**Reading text**

════════════════════

Posts Tagged ‘Bill Wyman & The Rhythm Kings’

The Price Of Procrastination

June 1, 2012

Originally posted April 15, 2009

I’m one of those folks with a tendency to put off unpleasant tasks. That means that, in the years prior to the Texas Gal’s arrival, April 15 would find me scrambling about to file my tax returns.

I’d generally prepare my returns the evening before, having delayed as long as I could. And the day of the 15th would find me spending my breaks and my lunch hour making photocopies of my returns and forms and getting all of those into the appropriate envelopes. And then I’d drop the envelopes off at the nearest post office on my way home from work.

I imagine that with some effort, I could have been a lot more organized and life would have been a lot less stressful during the middle of April. I tried, year after year. But I never seemed to be able to pull it together. I’d get my forms and everything assembled in January and let the papers sit in a pile on my desk at home until I could put the tasks off no longer.

The Texas Gal, thankfully, has a different approach, and that, of course, has changed things for me. We generally pull our tax information together during the first week of January each year, and I would guess that since 2002, we’ve filed our returns no later than January 7. As a result, I no longer dread the approach of April 15. And as I watch the folks on the news reports line up at the post office late this evening, I will know that there, but for the Texas Gal, would wait I.

════════════════════

(Stored items)
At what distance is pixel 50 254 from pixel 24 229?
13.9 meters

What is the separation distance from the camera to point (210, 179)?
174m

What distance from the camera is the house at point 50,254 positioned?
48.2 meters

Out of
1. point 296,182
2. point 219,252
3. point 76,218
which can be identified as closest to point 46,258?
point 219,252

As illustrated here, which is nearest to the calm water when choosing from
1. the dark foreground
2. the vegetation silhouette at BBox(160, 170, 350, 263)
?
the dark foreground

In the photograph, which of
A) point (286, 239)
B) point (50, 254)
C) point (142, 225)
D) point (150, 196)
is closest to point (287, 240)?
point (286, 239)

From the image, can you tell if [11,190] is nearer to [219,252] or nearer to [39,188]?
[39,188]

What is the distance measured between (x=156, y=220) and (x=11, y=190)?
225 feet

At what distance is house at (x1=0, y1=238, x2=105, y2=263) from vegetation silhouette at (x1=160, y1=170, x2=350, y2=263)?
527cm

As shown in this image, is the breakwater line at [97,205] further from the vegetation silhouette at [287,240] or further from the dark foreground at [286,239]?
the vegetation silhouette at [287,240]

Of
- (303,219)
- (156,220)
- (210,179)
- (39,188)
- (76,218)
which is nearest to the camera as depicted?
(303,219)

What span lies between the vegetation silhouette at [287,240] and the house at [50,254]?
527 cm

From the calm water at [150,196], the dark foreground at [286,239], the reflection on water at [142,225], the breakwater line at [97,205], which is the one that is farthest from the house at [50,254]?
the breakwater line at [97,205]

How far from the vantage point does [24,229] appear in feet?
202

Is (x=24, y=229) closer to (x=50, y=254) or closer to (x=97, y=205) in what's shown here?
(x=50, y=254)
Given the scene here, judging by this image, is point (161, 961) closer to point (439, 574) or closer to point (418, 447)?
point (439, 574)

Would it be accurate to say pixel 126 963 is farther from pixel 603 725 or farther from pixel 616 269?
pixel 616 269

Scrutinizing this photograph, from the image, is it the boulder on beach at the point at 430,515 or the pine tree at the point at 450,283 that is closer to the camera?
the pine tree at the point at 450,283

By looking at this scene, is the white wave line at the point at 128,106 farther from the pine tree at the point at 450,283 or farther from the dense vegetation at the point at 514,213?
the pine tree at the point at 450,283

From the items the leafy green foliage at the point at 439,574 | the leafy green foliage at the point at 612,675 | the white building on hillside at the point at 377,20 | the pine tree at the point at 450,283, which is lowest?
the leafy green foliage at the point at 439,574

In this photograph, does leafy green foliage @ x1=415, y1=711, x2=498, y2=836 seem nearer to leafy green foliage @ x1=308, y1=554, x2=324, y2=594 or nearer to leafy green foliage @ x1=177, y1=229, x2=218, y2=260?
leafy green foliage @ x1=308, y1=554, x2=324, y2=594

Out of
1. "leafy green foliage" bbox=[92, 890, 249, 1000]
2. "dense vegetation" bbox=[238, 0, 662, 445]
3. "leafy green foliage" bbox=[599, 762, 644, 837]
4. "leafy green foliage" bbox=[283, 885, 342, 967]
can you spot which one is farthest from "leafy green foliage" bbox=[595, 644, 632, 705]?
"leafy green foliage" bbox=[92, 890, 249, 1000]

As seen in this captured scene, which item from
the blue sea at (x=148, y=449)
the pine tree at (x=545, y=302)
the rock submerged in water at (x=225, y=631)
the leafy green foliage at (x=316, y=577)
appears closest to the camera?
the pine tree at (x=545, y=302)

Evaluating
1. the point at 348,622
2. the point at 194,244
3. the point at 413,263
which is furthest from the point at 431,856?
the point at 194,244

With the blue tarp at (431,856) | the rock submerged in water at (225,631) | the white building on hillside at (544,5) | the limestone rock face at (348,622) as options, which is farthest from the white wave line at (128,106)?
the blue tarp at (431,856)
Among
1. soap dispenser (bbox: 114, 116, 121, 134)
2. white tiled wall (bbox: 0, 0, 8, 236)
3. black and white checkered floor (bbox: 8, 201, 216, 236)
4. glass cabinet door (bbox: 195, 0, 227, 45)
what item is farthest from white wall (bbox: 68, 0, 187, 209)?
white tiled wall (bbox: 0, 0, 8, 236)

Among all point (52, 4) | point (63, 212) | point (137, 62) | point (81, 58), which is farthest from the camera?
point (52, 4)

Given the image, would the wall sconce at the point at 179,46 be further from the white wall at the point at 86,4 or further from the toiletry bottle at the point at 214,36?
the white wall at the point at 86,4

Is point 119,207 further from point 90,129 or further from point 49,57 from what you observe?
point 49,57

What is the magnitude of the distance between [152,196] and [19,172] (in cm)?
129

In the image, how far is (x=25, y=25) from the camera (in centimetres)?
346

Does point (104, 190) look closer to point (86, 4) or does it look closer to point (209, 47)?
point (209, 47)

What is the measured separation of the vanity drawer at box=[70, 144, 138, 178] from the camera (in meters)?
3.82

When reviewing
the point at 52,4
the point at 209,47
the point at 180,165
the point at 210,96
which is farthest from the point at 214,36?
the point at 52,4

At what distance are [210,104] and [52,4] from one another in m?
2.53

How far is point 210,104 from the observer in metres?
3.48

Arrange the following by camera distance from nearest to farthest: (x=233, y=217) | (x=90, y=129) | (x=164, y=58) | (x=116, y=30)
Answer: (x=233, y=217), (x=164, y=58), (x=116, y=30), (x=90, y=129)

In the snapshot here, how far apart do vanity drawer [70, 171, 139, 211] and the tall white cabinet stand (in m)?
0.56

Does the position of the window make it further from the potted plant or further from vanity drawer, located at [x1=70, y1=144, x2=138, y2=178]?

════════════════════

**Required task 1**
Answer these questions about the post on procrastination:
(a) On what date was the post originally published?
(b) Before the Texas Gal's arrival, when did the writer generally prepare the returns?
(c) Since 2002, what is the latest date by which the writer guesses the returns have been filed?
**Required task 2**
Render the lines of the stored items from the line holding "How far is point" through the line holding "y=30), (x=90, y=129)", inclusive, as a JSON list of strings with one string per line and blank lines omitted.

**Worked answer 1**
(a) April 15, 2009
(b) The evening before
(c) January 7

**Worked answer 2**
[
  "How far is point 210,104 from the observer in metres?",
  "3.48",
  "Arrange the following by camera distance from nearest to farthest: (x=233, y=217) | (x=90, y=129) | (x=164, y=58) | (x=116, y=30)",
  "Answer: (x=233, y=217), (x=164, y=58), (x=116, y=30), (x=90, y=129)"
]